Hope may seem to us an unambiguously good thing, but it was not so for the ancients. Recall how, in the story of Pandora’s box, that hope was the final curse that flew out as a result of curiosity, for hope kept a person from that resignation which is a more accurate approach to life in the world. Perhaps more neutrally we can turn to another ancient source, the Greek philosopher Aristotle, who emphasized that the human is so constituted as to be directed toward an end, a goal, a telos. Humans are creatures not only toward something in the other way that animals are (wanting warmth, food, etc.), but they are creatures with ‘towardness’ consciously and deliberately. Another way to say this is that humans have, and can think about, a future in a way that no other creature can.  They can summarize their lives, or even the collective life of the race, and wonder what it is toward.  They can speculate about its telos, be it nuclear night, or reincarnation, or a cosmic contraction, or the classless society or robot dominion. 

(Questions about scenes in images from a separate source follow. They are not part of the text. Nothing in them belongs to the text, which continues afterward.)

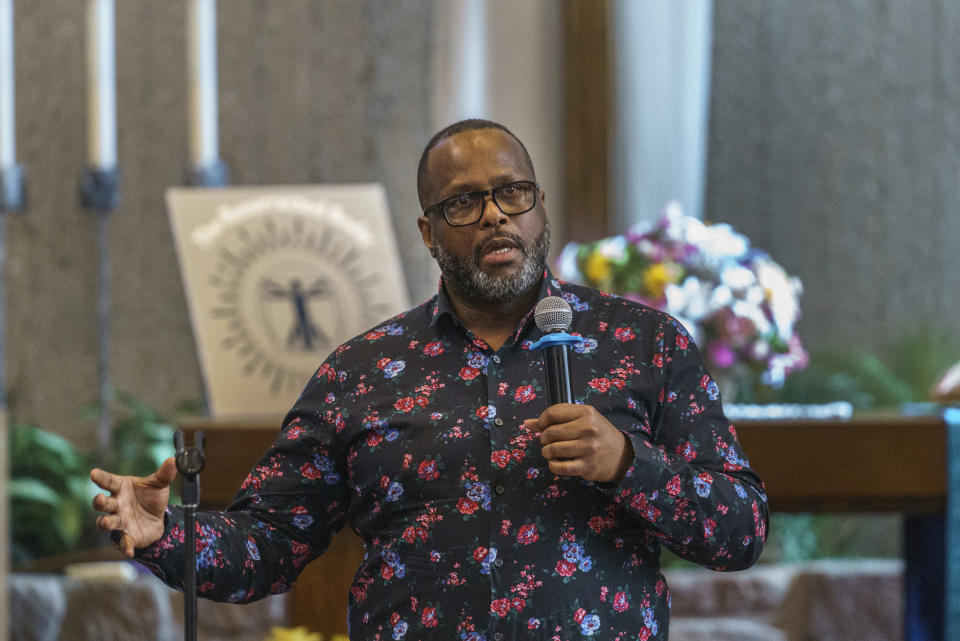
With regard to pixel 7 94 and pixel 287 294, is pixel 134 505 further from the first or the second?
pixel 7 94

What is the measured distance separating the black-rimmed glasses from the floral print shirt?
0.14m

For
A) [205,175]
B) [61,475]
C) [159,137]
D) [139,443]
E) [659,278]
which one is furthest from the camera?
[159,137]

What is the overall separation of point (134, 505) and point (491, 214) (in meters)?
0.65

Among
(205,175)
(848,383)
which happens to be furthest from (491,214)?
(848,383)

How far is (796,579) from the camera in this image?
3.90 m

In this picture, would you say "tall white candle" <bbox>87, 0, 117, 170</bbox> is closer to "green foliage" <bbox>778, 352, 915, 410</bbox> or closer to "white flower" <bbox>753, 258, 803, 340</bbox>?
"white flower" <bbox>753, 258, 803, 340</bbox>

Or think of it this way: all the human sciences are works in progress, all incomplete and striving toward a fuller truth, all assuming somehow that there lies ahead a place of arrival where we understand ourselves and the world truly, where all the different disciplines are in harmony, since truth is by definition one.  Now since we are at once in-the-image and sinful, we use the pursuit of truth, and its imagined goal, for our own personal ends.  The utopias ahead of us are as cracked as we are. But hope too is remainder of our created nature, as well as an opening to the redeeming work God wrought. Flawed, we also are able to hear a message like resurrection.